Copy every line of the records below word for word, and omit the pictures from your copy.

__DATA FOR THIS TASK__
..........

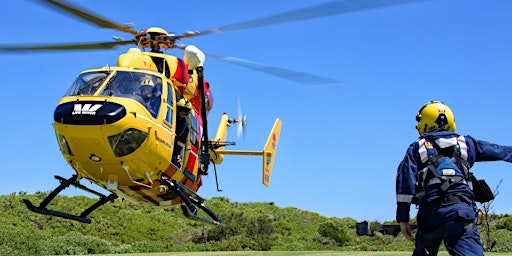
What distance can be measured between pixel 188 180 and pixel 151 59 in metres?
2.77

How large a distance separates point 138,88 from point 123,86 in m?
0.28

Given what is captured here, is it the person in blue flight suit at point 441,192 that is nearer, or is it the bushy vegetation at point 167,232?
the person in blue flight suit at point 441,192

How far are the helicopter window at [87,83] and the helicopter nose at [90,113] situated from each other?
0.47 m

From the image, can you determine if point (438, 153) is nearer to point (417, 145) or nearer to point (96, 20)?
point (417, 145)

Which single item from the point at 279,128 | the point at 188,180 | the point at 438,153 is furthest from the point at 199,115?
the point at 438,153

..........

__ANSWER TO THE TASK__
What distance can be measured between pixel 188 180 and pixel 151 59 in metres?
2.77

How large a distance separates point 138,88 from point 123,86 in m?
0.28

Given what is captured here, is it the person in blue flight suit at point 441,192 that is nearer, or is it the bushy vegetation at point 167,232?
the person in blue flight suit at point 441,192

How far are the helicopter window at [87,83] and the helicopter nose at [90,113] situated from each other?
0.47 m

From the image, can you determine if point (438, 153) is nearer to point (417, 145) or nearer to point (96, 20)?
point (417, 145)

Which single item from the point at 279,128 | the point at 188,180 | the point at 438,153 is furthest from the point at 199,115?
the point at 438,153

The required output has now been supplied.